How many lines of the data below contain the string "between", with case counting? Reply with the number only.

[Excerpts from a spatial reasoning dataset]
---

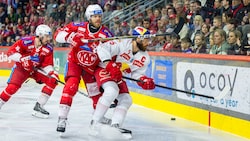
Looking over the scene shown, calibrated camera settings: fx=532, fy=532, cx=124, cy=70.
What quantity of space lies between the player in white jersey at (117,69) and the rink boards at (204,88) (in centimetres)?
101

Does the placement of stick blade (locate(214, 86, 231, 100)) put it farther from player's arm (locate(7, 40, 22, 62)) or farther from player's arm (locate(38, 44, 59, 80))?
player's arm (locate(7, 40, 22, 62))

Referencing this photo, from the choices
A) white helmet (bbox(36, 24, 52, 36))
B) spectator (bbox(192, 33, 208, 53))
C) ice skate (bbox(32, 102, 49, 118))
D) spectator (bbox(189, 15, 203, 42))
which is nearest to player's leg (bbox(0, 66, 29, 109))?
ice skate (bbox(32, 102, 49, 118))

---

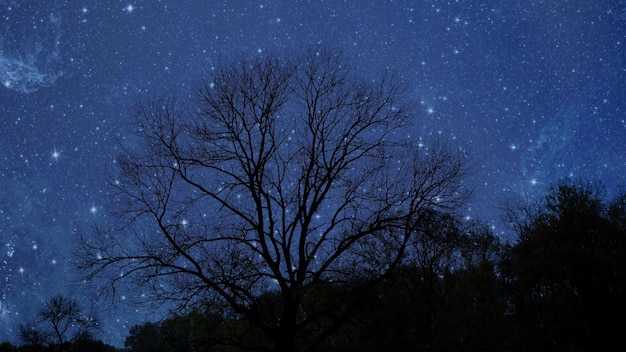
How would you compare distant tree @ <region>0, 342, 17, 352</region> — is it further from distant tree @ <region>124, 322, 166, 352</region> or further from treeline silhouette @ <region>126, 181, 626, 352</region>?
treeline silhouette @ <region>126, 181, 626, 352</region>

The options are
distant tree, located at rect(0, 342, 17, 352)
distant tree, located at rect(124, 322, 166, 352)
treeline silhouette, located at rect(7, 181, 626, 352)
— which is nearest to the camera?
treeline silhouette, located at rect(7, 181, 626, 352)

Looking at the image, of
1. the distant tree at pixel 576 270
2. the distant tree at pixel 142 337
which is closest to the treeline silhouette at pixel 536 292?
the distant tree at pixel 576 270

---

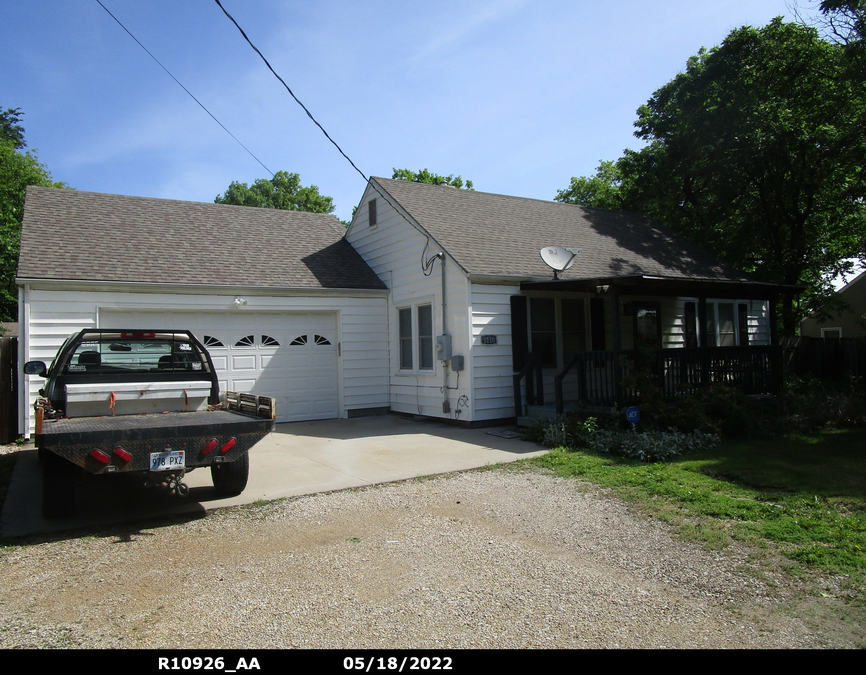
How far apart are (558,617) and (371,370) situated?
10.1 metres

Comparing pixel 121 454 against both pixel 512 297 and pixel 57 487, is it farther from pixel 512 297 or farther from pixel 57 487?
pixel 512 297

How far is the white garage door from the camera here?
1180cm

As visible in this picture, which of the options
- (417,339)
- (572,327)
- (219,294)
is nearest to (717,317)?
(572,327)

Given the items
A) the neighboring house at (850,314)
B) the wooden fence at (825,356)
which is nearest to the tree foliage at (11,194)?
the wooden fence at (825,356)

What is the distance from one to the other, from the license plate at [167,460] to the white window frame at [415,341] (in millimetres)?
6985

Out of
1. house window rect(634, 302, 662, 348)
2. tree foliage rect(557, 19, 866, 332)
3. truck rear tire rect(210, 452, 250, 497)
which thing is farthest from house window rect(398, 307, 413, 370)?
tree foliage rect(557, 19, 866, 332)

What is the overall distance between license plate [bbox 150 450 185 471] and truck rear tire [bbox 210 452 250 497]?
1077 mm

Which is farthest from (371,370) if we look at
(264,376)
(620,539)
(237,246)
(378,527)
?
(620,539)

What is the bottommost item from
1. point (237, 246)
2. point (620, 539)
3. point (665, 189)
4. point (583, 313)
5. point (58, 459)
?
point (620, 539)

---

## Written solution
2